NIOSH seeks input on interventions to prevent, lower stress for health workers, first responders

The CDC division is seeking evidence-based responses from employers, unions, workers, researchers, treatment providers and government agencies


By Leila Merrill

WASHINGTON — What are the best workplace and occupational health and safety interventions to prevent work-related stress, help reduce stress and foster mental health for U.S. health workers?

The National Institute for Occupational Safety and Health is asking for evidence-based responses to that question from employers, unions, workers, researchers, treatment providers and government agencies at all levels. NIOSH may use the information it gathers to provide resources and training efforts.

The CDC which NIOSH is a part of, is required by the American Rescue Plan Act to educate health workers and first responders on preventing mental health problems and substance use disorders. The CDC is also required to encourage health workers and first responders to recognize and seek support for their mental health or substance abuse issues.

Toward that end, NIOSH is gathering comments about successful or promising programs and practices. These can include, but are not limited to, employee assistance programs, screenings, workplace policies, talk therapy, mindfulness, peer support, supervisor trainings and mobile apps.

Comments are due by Nov. 26. Comments can be submitted online at www.regulations.gov or via mail if addressed to NIOSH Docket Office, Robert A. Taft Laboratories, MS C-34, 1090 Tusculum Avenue, Cincinnati, Ohio 45226-1998.

The information NIOSH gathers — in the forms of narratives, data or anecdotes — may be used in a nationwide effort to raise awareness of mental health concerns, find best practices to prevent and reduce work stress, find workplace and community support, and reduce stigma about care.

According to a CDC document, NIOSH may “develop a repository of best practices, resources and interventions; identify and adapt tools; improve data and surveillance; and develop trainings and resources to inform and support employer policy change. NIOSH will also generate awareness by conducting a national social marketing campaign to provide tools and resources to employers, normalize the conversation around mental health, and lower barriers for health workers seeking care for mental health.”

> _EXERCISE GOAL_
Answer these questions using the NIOSH article:
(a) Which law requires the CDC to educate health workers and first responders on preventing mental health problems and substance use disorders?
(b) By what date are comments due?
(c) In what forms may the information NIOSH gathers come?

> _DATA LISTING_
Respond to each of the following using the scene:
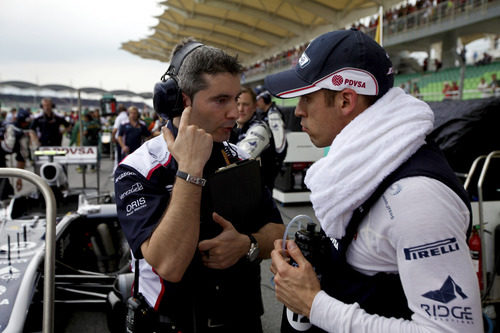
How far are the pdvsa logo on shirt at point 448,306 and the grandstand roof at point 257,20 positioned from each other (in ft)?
74.6

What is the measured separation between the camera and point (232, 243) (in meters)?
1.41

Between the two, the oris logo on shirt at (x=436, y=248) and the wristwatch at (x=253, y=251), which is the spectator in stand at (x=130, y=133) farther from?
the oris logo on shirt at (x=436, y=248)

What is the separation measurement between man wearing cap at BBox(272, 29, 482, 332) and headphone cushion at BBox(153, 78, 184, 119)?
47 centimetres

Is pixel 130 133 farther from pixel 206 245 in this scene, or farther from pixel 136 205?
pixel 206 245

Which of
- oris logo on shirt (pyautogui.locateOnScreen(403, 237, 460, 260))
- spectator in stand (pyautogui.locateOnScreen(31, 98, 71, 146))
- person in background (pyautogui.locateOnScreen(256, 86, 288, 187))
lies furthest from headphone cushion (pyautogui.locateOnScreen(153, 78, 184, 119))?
spectator in stand (pyautogui.locateOnScreen(31, 98, 71, 146))

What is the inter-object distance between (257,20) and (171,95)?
141 feet

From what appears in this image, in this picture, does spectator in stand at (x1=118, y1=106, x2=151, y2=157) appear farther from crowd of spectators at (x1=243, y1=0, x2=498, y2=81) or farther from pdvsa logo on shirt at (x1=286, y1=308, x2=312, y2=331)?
crowd of spectators at (x1=243, y1=0, x2=498, y2=81)

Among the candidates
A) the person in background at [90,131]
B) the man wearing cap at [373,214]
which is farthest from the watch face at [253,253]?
the person in background at [90,131]

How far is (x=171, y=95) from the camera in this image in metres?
1.52

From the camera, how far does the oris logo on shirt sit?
91cm

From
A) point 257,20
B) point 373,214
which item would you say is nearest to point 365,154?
point 373,214

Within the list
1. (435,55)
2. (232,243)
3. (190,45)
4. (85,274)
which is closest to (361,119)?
(232,243)

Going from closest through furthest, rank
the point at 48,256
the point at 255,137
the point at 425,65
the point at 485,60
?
the point at 48,256, the point at 255,137, the point at 485,60, the point at 425,65

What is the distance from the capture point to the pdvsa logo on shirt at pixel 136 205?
4.52 ft
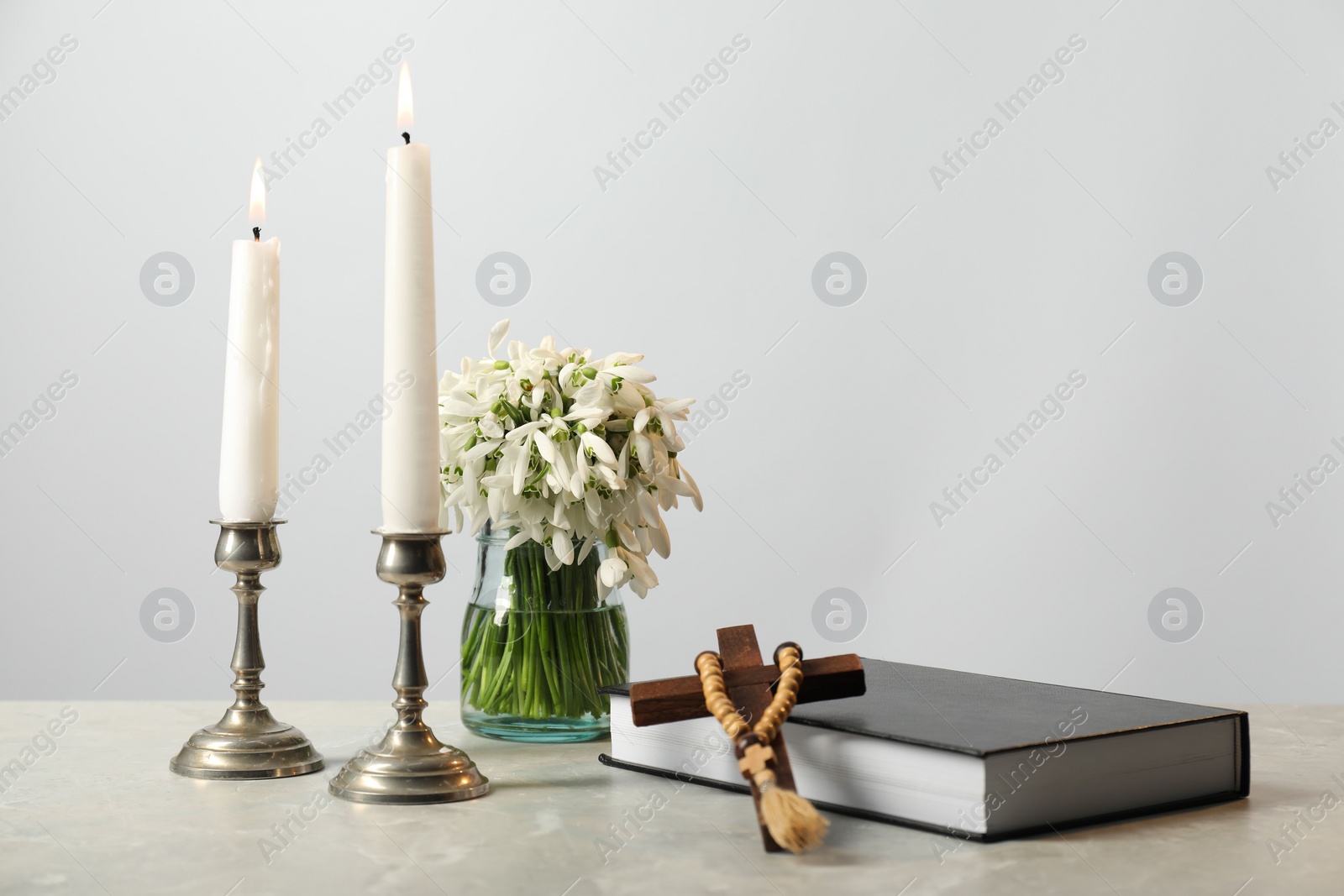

> _WRITTEN SOLUTION_
(a) The American Rescue Plan Act.
(b) Nov. 26.
(c) Narratives, data or anecdotes.